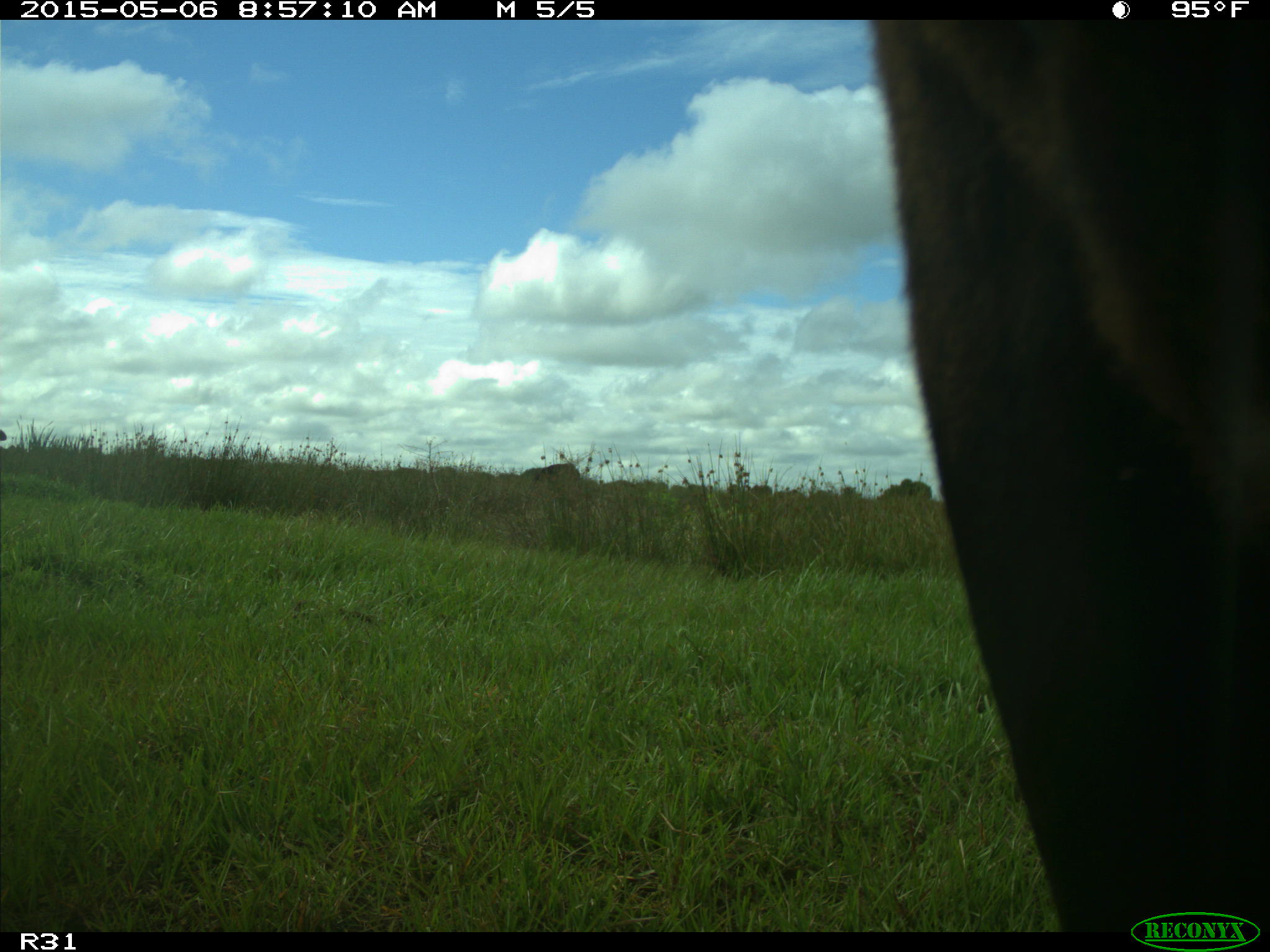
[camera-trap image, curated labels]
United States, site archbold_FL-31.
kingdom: Animalia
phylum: Chordata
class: Mammalia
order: Artiodactyla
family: Bovidae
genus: Bos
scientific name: Bos taurus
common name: domestic cow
== == ==
◆ INSTRUCTIONS FOR THE TASK ◆
From top to bottom, restate the records above exactly and omit every picture.

◆ RESULT ◆
[camera-trap image, curated labels]
United States, site archbold_FL-31.
kingdom: Animalia
phylum: Chordata
class: Mammalia
order: Artiodactyla
family: Bovidae
genus: Bos
scientific name: Bos taurus
common name: domestic cow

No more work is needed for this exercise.